Juan de Mena

Juan de Mena (* 1411 in Cordoba, Spain, † 1456 in Laguna Torre, now the city of Madrid, Spain) was a Spanish poet.

Juan de Mena studied at the University of Salamanca, then still made ​​in Rome with the ancient classical literature familiar, was after his return, Latin secretary and Royal chronicler of King John II and a member of the council of his native city, he died in 1456.

Mena is considered the father of Spanish poetry and as such is well- known as the Spanish Ennius. He took the old man and the Italians to the pattern.

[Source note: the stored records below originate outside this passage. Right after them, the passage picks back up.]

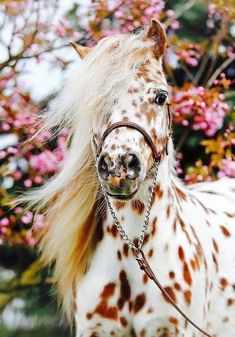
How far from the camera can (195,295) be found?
363 centimetres

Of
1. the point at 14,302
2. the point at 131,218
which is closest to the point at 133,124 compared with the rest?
the point at 131,218

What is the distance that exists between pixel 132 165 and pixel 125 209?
354mm

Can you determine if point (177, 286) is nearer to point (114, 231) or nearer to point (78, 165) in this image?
point (114, 231)

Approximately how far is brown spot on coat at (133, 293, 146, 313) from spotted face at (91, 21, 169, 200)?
1.51 ft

His main work is the didactic poem Laberinto de Fortuna ( Labyrinth of Doom ), Seville in 1496; with commentary by Hernán Núñez, according to the number of verses also ( Three hundred) called Las Trecientas, an allegorical painting of the changes of fortune and an obvious imitation of the Divine Comedy of Dante.

The poetic value of the work, despite some beautiful details throughout low; by his contemporaries, but it was greatly admired and imitated several times in Spain and in Portugal. Mena's other poetic works are: La coronación ( The Coronation, 1492), a poem in celebration of the coronation of the poet Marqués de Santillana; the allegorical and ascetic poem coplas de los siete Pecados mortales (1500 ) and several smaller pieces in the courtly style.